The Civic Federation urges the General Assembly to establish clear standards of eligibility on property tax exemptions for charitable organizations. We are concerned that many organizations are uncertain about their property tax liabilities due to the lack of clear, definable standards in the Illinois Constitution and state law and recent unexplained exemption denials by the Illinois Department of Revenue. To the extent that the General Assembly lacks plenary authority to define clear standards of eligibility because of judicial decisions limiting "charitable use" under Article IX, Section 6 of the Illinois Constitution to criteria defined by the courts in derogation of legislative standards, the Civic Federation recommends that a constitutional amendment be proposed to confer such authority on the General Assembly.

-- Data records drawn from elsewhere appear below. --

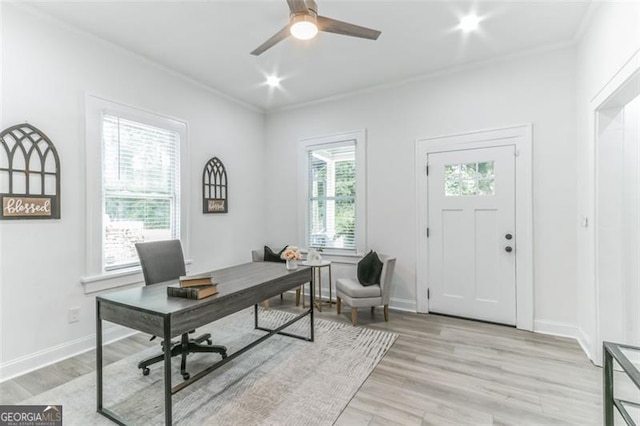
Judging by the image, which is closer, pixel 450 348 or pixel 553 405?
pixel 553 405

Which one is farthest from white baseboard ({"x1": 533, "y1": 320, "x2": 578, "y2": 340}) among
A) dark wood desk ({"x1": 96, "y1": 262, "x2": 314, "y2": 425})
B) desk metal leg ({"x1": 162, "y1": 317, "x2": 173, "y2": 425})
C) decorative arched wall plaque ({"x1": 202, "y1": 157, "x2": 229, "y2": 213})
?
decorative arched wall plaque ({"x1": 202, "y1": 157, "x2": 229, "y2": 213})

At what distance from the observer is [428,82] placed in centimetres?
383

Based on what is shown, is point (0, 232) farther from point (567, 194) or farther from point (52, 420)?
point (567, 194)

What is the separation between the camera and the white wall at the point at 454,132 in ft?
10.3

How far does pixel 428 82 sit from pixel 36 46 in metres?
3.96

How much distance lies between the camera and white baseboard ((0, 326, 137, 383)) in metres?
2.39

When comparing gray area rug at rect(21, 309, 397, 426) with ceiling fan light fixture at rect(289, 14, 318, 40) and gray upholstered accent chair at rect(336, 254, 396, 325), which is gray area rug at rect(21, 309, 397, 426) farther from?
ceiling fan light fixture at rect(289, 14, 318, 40)

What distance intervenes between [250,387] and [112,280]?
6.15 feet

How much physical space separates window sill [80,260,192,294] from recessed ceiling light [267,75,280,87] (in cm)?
273

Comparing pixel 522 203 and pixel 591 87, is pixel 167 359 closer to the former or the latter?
pixel 522 203

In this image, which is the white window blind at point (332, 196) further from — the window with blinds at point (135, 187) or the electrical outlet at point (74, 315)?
the electrical outlet at point (74, 315)

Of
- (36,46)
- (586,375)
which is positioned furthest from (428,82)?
(36,46)

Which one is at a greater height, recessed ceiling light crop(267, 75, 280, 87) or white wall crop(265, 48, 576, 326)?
A: recessed ceiling light crop(267, 75, 280, 87)

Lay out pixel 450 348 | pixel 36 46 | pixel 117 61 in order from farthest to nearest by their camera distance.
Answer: pixel 117 61 < pixel 450 348 < pixel 36 46
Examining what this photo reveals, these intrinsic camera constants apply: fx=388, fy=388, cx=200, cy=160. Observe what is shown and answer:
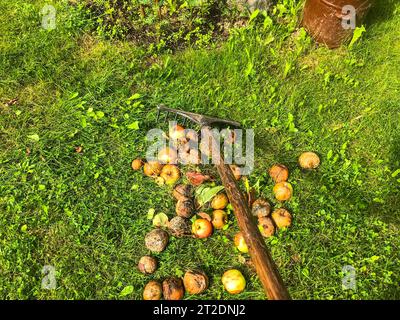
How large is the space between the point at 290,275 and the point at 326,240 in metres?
0.41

The Civic Federation has previously recommended that tax exemptions for charitable, religious, educational and governmental property be limited and narrowly defined.[1] In a report on reforming the Cook County property tax system, the Civic Federation noted that the Illinois Constitution authorizes these exemptions from taxation (in part or in total) because the properties provide a public good that would be diminished if the owners were required to pay more in taxes. The Federation also noted that this exemption shifts the property tax burden onto other properties. The Federation concluded that this exempt status should be reserved for institutions that provide public benefit and should be narrowly applied so as to guard against excessive exemptions.


[1] The Civic Federation, Civic Federation Position on the Cook County Property Tax System, December 20, 2010, p. 11, /sites/default/files/101220_CookCountyPropertyTaxPosition.pdf.